ONU: Novamente na liderança do "trabalho mais impossível do mundo"
António Guterres vai assumir sexta-feira o segundo mandato como nono secretário-geral das Nações Unidas, cargo que foi exercido pela primeira vez pelo norueguês Trygve Halvand Lie a 02 de fevereiro de 1946.
© Reuters
Mundo António Guterres
Na história da organização, apenas três secretários-gerais da ONU não cumpriram dois mandatos -- Halvand Lie, que foi demitido em 1952, já em pleno segundo mandato, o sueco Dag Hammarskjöld, apesar de reeleito em 1957, morreu num desastre aéreo em 1961, e o egípcio Boutros Boutros-Ghali, que não o renovou em 1997 porque não recebeu o apoio nesse sentido.
Os cinco restantes cumpriram dois mandatos -- o birmanês U Thant (1961/1971)
O austríaco Kurt Waldheim (1972/1981), o peruano Javier Pérez de Cuéllar (1982/1991), o ganês Kofi Annan (1997/2006) e o sul-coreano Ban Ki-moon (2007/2017).
Trygve Halvdan Lie assumiu funções como primeiro secretário-geral da ONU dia 02 de fevereiro de 1946, ocupando o cargo até à sua demissão em 1952. Político norueguês e diplomata, é dele a frase que viria a definir a tarefa nas Nações Unidas: "bem-vindo ao trabalho mais impossível do mundo", disse ao seu sucessor, Dag Hammarskjöld, no dia em que o diplomata sueco foi eleito.
Lie viu-se obrigado a demitir-se em 1952, uma vez que não se encontravam reunidas, explicou, "as condições suficientes para prosseguir com o mandato", devendo-se por diferentes razões, a pressões por parte da então União Soviética e dos Estados Unidos.
Dag Hammarskjöld, foi então escolhido em 1953 e seria reeleito em 1957, mas acabaria por morrer quando o avião em que seguia, se despenhou a 18 de setembro de 1961 na Rodésia do Norte, atual Zâmbia.
Durante os seus mandatos, participou na resolução das crises do Canal do Suez (1956), do Líbano e da Jordânia (1958). Em 1960, o Congo Belga -- hoje a República Democrática do Congo -- tornou-se independente, dando início a um longo período de violência e instabilidade na região.
Foram enviadas forças de manutenção de paz da ONU para a região no início de setembro, uma decisão que não agradou aos representantes da União Soviética, que exigiram a demissão de Hammarskjöld e que fosse substituído por uma 'troika', com um representante ocidental, outro comunista e um terceiro neutro, o que não aconteceu.

(Entradas do conjunto de dados)
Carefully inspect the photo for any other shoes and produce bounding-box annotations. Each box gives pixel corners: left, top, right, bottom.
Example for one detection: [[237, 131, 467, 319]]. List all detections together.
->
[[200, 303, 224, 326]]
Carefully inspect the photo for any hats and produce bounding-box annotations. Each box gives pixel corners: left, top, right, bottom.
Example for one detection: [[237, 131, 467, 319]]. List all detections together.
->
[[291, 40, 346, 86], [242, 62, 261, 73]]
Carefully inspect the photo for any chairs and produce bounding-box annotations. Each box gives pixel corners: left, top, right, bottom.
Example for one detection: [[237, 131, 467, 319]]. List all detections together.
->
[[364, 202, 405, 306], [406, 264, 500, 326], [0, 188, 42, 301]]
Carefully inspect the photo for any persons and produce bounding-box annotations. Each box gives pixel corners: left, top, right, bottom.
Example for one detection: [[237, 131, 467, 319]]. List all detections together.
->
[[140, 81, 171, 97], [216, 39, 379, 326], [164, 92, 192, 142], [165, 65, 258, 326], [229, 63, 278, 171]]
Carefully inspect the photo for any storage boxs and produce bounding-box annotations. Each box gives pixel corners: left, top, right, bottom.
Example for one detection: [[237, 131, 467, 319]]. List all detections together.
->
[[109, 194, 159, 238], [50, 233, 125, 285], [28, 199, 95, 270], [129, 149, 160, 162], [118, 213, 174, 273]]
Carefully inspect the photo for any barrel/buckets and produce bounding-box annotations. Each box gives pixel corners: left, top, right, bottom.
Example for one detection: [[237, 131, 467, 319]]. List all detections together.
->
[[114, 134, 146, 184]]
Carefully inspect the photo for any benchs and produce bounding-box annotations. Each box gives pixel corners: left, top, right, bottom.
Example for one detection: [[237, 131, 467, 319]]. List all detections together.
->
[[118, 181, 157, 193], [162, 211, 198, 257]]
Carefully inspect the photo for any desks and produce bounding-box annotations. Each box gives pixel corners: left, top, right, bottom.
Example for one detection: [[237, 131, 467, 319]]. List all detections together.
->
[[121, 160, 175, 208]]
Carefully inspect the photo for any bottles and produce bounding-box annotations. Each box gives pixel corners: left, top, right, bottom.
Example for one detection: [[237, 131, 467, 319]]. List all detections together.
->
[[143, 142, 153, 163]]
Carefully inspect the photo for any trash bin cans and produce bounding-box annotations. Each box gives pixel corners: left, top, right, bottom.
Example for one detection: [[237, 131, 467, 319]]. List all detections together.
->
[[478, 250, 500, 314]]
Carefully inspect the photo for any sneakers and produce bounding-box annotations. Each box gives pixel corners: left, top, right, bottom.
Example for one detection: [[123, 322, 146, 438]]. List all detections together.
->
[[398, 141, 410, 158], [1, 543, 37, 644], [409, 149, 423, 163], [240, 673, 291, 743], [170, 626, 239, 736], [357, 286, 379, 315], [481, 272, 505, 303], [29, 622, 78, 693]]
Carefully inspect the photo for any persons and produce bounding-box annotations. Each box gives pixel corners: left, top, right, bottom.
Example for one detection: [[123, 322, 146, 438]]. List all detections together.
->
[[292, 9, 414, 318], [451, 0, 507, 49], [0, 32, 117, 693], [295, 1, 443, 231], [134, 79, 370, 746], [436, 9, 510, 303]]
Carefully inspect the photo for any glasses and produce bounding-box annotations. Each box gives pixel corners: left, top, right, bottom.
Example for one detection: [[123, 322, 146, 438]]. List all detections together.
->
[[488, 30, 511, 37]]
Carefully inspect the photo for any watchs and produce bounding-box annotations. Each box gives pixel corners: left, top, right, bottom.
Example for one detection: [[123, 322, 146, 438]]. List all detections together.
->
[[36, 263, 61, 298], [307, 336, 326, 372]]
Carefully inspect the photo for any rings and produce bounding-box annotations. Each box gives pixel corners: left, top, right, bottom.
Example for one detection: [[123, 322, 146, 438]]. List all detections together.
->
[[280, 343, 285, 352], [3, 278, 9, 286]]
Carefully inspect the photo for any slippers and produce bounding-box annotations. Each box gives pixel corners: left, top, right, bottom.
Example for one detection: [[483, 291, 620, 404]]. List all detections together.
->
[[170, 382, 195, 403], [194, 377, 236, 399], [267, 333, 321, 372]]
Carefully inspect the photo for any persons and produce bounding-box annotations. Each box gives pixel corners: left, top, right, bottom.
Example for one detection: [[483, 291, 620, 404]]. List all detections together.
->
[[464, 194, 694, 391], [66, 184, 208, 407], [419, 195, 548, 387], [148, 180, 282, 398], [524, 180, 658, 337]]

• **Tarefa proposta**: Copia, do texto sobre os secretários-gerais da ONU, o trecho que começa nas palavras "ONU: Novamente na" e acaba depois de "Ban Ki-moon (2007/2017).".

• **Resposta**:
ONU: Novamente na liderança do "trabalho mais impossível do mundo"
António Guterres vai assumir sexta-feira o segundo mandato como nono secretário-geral das Nações Unidas, cargo que foi exercido pela primeira vez pelo norueguês Trygve Halvand Lie a 02 de fevereiro de 1946.
© Reuters
Mundo António Guterres
Na história da organização, apenas três secretários-gerais da ONU não cumpriram dois mandatos -- Halvand Lie, que foi demitido em 1952, já em pleno segundo mandato, o sueco Dag Hammarskjöld, apesar de reeleito em 1957, morreu num desastre aéreo em 1961, e o egípcio Boutros Boutros-Ghali, que não o renovou em 1997 porque não recebeu o apoio nesse sentido.
Os cinco restantes cumpriram dois mandatos -- o birmanês U Thant (1961/1971)
O austríaco Kurt Waldheim (1972/1981), o peruano Javier Pérez de Cuéllar (1982/1991), o ganês Kofi Annan (1997/2006) e o sul-coreano Ban Ki-moon (2007/2017).